One emerging trend is the idea of “late stage differentiation”, where decoration is brought in-house and applied at the idea of filling. Thus giving food companies much more flexibility in meeting consumer demands for more SKUs and enables marketers to perform more promotions with shorter notice. There are also opportunities to lessen inventory of pre-decorated containers, reduce obsolescent inventory and improve the graphics and aesthetics of pre-printed containers. Two key technologies that have offered this breathing space to food companies are pressure-sensitive and roll-fed shrink labels.
Form and Graphics
“Just give me the reality so I can buy” is what individuals are saying these days. Simple packaging designs and graphics seem to be the “flavor of the month” and the ones companies which are heeding this trend are reaping the benefits. In the UK, innovative retailer, Waitrose, used an ordinary, clear pressure-sensitive label with a simple print design to deliver outstanding shelf impact for their pickle range. The packaging told consumers what they wanted to find out about the contents, and the merchandise was supplied in a convenient re-closable jar, so that they could see the quality of the pickles through the glass.
In this example, an obvious label assures consumers that you’ll find nothing to hide and that what you see is everything you get. Today, consumers want to see what they’re purchasing, and innovative packaging and label combinations can achieve this. The decision of graphics is equally important. Less glossy packaging and softer ink tones are increasingly being used to achieve the “natural” message and give a distinctive shelf appeal.
It is well documented that most markets have an aging population, so it is crucial to design packaging that’s age-neutral. Creators of packaging concepts have to align elements of their designs with the demands of this market segment. Graphics should be legible (this may mean using larger fonts); the packaging shape has to be ergonomic; and functional aspects, such as easy-open and re-closure features, have to be suitable for older people to utilize without difficulty.

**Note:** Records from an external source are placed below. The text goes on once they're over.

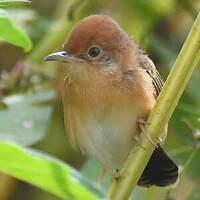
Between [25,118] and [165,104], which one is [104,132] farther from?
[165,104]

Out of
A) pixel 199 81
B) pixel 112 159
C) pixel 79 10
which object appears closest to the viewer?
pixel 112 159

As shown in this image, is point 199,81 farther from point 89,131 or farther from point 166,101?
point 166,101

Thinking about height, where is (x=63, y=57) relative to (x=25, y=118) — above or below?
above

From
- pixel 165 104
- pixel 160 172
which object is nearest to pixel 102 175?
pixel 160 172

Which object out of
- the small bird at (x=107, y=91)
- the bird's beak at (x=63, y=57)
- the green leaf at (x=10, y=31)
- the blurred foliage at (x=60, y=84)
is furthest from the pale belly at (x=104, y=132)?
the green leaf at (x=10, y=31)

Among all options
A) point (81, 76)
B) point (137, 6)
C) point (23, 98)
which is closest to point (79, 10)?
point (137, 6)

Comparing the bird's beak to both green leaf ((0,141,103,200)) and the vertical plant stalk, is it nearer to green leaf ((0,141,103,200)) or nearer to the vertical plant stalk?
the vertical plant stalk
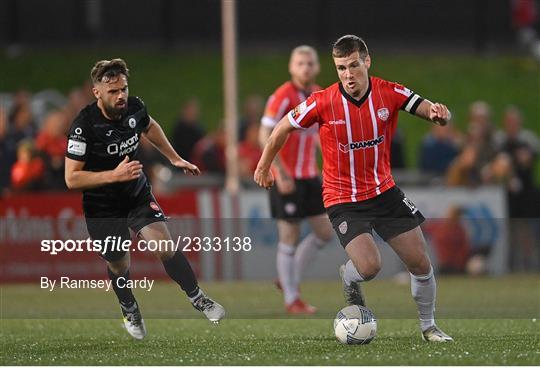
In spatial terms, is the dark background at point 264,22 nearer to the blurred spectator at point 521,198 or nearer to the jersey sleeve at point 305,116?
the blurred spectator at point 521,198

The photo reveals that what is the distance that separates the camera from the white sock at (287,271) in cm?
1340

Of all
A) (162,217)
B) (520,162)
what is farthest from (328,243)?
(520,162)

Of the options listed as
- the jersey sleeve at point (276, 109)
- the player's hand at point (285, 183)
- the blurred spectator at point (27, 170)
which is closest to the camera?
the player's hand at point (285, 183)

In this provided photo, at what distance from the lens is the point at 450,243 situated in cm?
1689

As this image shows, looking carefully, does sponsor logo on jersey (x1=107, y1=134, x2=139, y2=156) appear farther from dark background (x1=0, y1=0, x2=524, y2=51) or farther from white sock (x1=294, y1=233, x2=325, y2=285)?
dark background (x1=0, y1=0, x2=524, y2=51)

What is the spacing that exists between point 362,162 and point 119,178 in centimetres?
182

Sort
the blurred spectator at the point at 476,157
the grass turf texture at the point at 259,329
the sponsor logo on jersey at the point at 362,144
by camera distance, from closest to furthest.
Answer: the grass turf texture at the point at 259,329 < the sponsor logo on jersey at the point at 362,144 < the blurred spectator at the point at 476,157

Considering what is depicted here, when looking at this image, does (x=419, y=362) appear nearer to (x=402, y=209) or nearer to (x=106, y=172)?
(x=402, y=209)

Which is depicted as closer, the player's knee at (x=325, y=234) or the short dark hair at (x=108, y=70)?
the short dark hair at (x=108, y=70)

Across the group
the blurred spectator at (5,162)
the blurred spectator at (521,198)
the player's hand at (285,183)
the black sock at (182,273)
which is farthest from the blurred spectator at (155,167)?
the black sock at (182,273)

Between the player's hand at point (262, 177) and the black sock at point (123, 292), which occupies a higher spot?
the player's hand at point (262, 177)

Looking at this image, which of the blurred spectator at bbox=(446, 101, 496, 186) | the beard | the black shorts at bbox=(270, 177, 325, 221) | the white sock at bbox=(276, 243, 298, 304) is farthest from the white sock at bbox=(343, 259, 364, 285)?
the blurred spectator at bbox=(446, 101, 496, 186)

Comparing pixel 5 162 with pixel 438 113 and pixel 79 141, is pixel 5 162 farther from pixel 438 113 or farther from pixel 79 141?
pixel 438 113

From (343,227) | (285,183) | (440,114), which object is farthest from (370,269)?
(285,183)
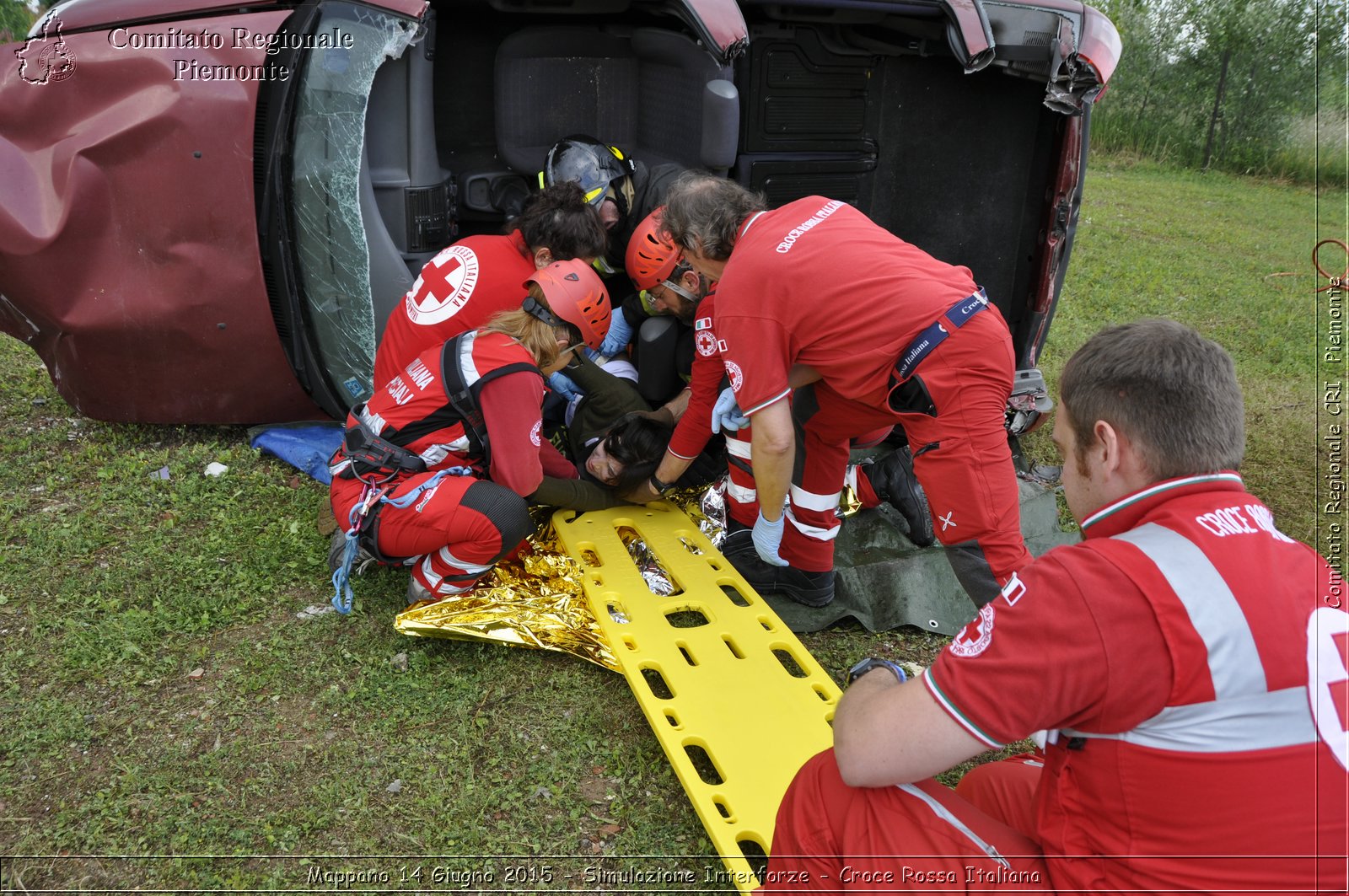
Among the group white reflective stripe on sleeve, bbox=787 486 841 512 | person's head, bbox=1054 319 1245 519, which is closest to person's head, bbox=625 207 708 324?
white reflective stripe on sleeve, bbox=787 486 841 512

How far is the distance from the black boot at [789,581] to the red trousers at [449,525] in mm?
993

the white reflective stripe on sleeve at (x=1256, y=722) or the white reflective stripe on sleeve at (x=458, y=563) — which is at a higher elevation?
the white reflective stripe on sleeve at (x=1256, y=722)

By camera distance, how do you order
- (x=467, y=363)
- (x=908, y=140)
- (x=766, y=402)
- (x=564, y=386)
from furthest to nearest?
(x=908, y=140) < (x=564, y=386) < (x=467, y=363) < (x=766, y=402)

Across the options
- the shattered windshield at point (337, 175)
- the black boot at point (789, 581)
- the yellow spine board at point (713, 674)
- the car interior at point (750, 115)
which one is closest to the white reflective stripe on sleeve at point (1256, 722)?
the yellow spine board at point (713, 674)

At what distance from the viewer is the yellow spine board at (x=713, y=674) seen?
8.59 feet

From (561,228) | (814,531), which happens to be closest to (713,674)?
(814,531)

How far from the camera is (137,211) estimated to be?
399 cm

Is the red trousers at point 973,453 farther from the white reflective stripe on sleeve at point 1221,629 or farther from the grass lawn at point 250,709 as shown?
the white reflective stripe on sleeve at point 1221,629

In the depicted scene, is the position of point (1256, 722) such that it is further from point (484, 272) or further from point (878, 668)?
point (484, 272)

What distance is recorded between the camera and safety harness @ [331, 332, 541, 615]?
3252mm

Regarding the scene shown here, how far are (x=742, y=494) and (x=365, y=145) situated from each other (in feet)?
7.23

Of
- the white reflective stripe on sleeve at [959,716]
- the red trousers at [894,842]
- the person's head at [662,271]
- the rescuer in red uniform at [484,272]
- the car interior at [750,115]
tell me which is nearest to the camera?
the white reflective stripe on sleeve at [959,716]

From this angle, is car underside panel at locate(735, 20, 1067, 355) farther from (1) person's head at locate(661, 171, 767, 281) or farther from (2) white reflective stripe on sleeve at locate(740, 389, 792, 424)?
(2) white reflective stripe on sleeve at locate(740, 389, 792, 424)

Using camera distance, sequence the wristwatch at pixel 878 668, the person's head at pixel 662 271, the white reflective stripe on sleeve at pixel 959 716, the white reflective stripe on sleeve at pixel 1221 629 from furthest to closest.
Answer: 1. the person's head at pixel 662 271
2. the wristwatch at pixel 878 668
3. the white reflective stripe on sleeve at pixel 959 716
4. the white reflective stripe on sleeve at pixel 1221 629
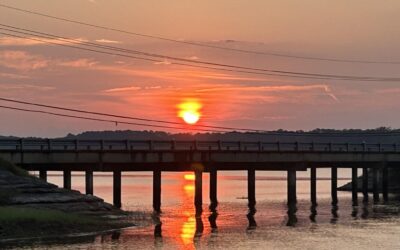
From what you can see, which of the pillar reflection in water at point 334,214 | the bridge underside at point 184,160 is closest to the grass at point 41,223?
the bridge underside at point 184,160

Consumers today are well educated about “green” foods and are very aware of the impact of packaging on the surroundings. The momentum behind the “green” movement is building quickly and, being well aware of this, many food companies already are responding. Obviously, choosing “green” packaging means using recyclable or biodegradable packaging, and even reducing packaging, but it also requires a review of the complete value chain and linking in with what consumers are asking for.